Bob: So Monty, let’s have a wander down our virtual meat-art exhibition. First up is this wonderful sculpture of a house, made out of meat! Look at the plumpness of those sausage walls.

What a treat! A house made of meat!

Monty: Holy hell, Bob, I’d love to be livin’ in a house’ made outta meat! It sure beat my lil huntin’ hut fer sure. If I was hankerin’ for supper, I could jus’ lick the walls! Neat, hey?

Bob: And here’s the American Star-Spangled Banner – or should that be the Star Spangled Dinner! This wonderful work of meat art tastes as good as it looks.

It's the streaky bacon Stars and Stripes!

Monty: Now that is one ‘Merican flag I’d like to see goin’ up in flames… on tha’ grill, that is! I’m kinda inspired to be makin’ my own flag outta somethin’ patriotic, like beaver guts. That would hang mighty fine on ma meat wall in ma meat house, hey? Meat. I love ya.
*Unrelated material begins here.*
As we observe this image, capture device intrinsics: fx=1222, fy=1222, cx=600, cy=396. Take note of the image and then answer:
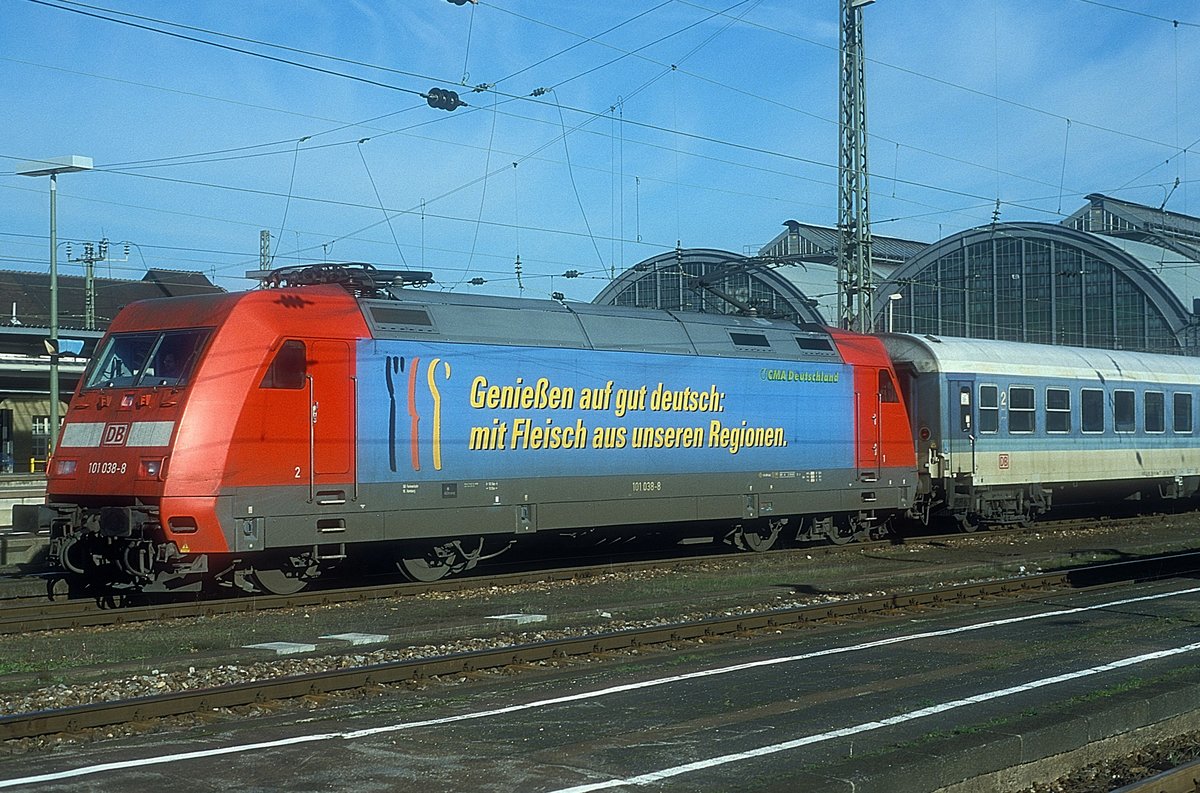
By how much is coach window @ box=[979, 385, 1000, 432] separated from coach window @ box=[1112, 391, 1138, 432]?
4.43 m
Bob: Meat has also made its way onto the catwalk! Look at this wearable work of art – a dress made out of meat! Never mind those little black cocktail dresses ladies, if you want to impress your man on a date, I’d slip into this cheeky little bacon number.

A meat dress! Eww.

Monty: Bob, I’d even be tempted to go onna date with a lil lady if she were wearin’ that getup! Hell, I’d date a one-legged leprechaun with rabies if he were wearin’ a meat dress!

Bob: Ladies, this outfit may melt a hunter’s heart, but just remember that wearing this dress in warm environments like nightclubs can attract unwanted attention. And I’m not just talking about attracting bar flies! But also maggots and other parasitic infestations.

Monty: Good advice there Bob, I’d be keepin’ a can of fly spray in ma purse jus’ to be safe. Anyhoo, all this meat art stuff is makin’ ma belly make a noise like when we rolled that badger down a hill in an oil drum. Remember that, Bob? He were not a happy badger, that’s fer sure!